TO DO: Copy out every line below that contains the word "closest".

----------------

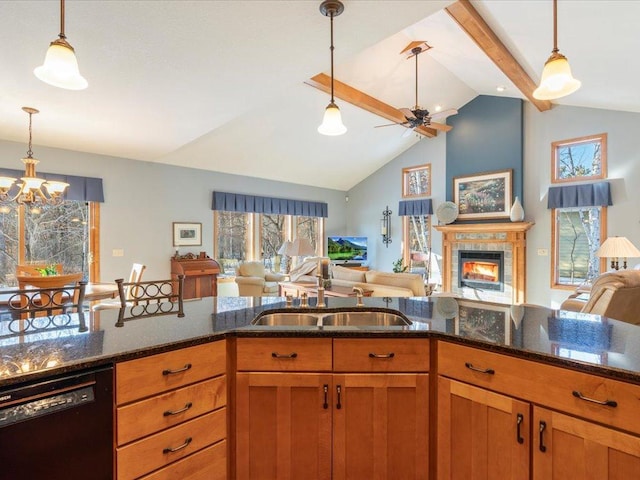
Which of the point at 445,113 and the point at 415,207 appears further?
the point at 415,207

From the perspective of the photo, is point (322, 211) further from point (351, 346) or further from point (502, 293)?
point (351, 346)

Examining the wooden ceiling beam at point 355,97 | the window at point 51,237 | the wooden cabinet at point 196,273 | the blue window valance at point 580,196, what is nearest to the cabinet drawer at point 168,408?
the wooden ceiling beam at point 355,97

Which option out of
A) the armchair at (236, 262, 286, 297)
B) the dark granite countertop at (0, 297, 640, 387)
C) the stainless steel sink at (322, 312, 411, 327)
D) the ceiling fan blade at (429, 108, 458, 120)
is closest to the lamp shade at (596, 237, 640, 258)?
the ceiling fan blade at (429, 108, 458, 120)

----------------

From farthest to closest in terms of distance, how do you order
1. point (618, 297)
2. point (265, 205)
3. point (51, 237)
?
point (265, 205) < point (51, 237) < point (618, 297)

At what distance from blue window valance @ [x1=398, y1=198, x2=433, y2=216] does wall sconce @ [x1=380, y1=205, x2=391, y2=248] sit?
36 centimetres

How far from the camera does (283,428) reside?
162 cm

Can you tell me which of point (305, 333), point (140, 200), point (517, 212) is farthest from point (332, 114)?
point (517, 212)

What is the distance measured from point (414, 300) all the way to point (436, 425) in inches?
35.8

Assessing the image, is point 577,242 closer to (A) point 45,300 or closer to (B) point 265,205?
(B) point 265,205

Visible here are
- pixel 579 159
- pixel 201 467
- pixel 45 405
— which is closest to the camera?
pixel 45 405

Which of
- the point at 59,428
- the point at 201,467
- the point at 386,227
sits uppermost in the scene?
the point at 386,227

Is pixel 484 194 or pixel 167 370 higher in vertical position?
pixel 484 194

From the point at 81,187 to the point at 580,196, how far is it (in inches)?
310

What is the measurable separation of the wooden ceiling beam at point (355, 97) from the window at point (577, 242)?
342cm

----------------

RESULT BELOW:
is closest to the lamp shade at (596, 237, 640, 258)?
From farthest to closest in terms of distance, how do you order
— which is closest to the camera?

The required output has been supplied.